* Отрывок текста:

※ ※ ※

Аспасию обвинили в безбожии и ... в сводничестве. Обвинению в безбожии тут же придали более общий характер: было внесено предложение, чтобы неверующие в богов и изобретающие всяческие новые учения насчет небесных тел привлекались к суду как государственные преступники. Это метили в Анаксагора, учителя Перикла, а косвенно – и в ученика. Аспасию Перикл отстоял; он защищал ее сам и буквально вымолил ей пощаду, пролив перед судьями море слез. Анаксагора же он тайком выслал из Афин, боясь, что не сумеет его спасти.

※ ※ ※

* Строки данных:
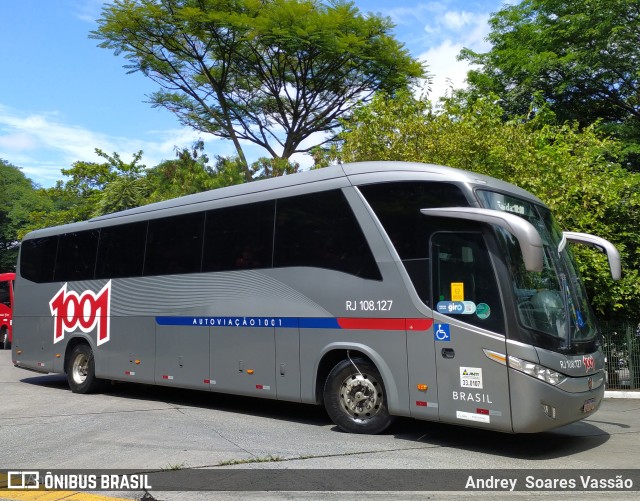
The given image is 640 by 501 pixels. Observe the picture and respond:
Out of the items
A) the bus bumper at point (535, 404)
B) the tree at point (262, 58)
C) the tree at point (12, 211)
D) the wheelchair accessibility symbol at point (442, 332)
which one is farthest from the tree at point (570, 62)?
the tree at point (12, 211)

※ ※ ※

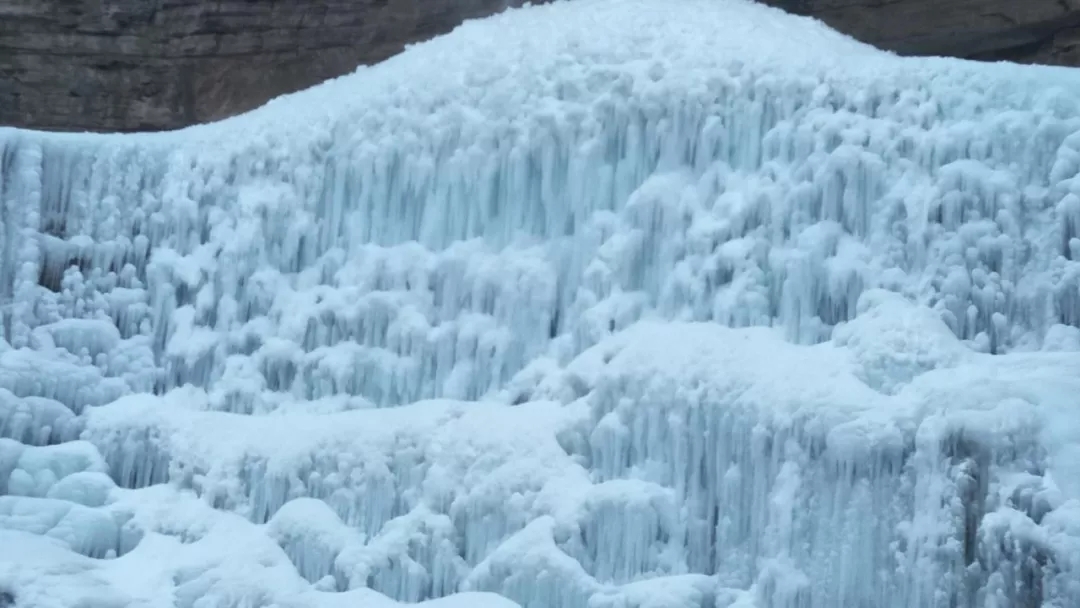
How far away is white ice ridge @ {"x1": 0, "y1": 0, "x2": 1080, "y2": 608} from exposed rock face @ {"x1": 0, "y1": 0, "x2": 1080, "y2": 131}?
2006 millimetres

※ ※ ※

* Задание A:
Ответьте по отрывку про Аспасию и Перикла:
(i) В чём обвинили Аспасию?
(ii) Кем Анаксагор приходился Периклу?
(iii) Как Перикл поступил с Анаксагором?
* Задание B:
Переведите на английский это предложение из отрывка про Аспасию и Перикла: «Аспасию Перикл отстоял; он защищал ее сам и буквально вымолил ей пощаду, пролив перед судьями море слез».
* Задание C:
Напишите продолжение отрывка про Аспасию и Перикла, начиная после его последнего предложения.

* Ответ A:
(i) В безбожии и в сводничестве.
(ii) Учителем.
(iii) Тайком выслал его из Афин.

* Ответ B:
Pericles succeeded in defending Aspasia; he defended her himself and literally begged mercy for her, shedding a sea of tears before the judges.

* Ответ C:
В первые же месяцы боевых действий афиняне принялись корить и поносить Перикла. На него нападали и за то, что он начал войну, и за то, что ведет ее слишком вяло, и за то, что допустил неприятеля вторгнуться в Аттику. Раздражением обывателей пользовались и правые и левые, в частности Клеон, уже тогда мечтавший столкнуть Перикла и занять его место. Пока не вспыхнула эпидемия, врагам не удалось сколько-ни-будь серьезно ослабить позицию старого вождя. Мор, однако же, озлобил афинян настолько, что они лишили Перикла звания стратега и оштрафовали его на громадную сумму, признав единственным виновником всех своих горестей. Впрочем, опала длилась недолго. Толпа скоро убедилась, что другого Перикла в Афинах нет, и просила его снова принять на себя управление всеми делами.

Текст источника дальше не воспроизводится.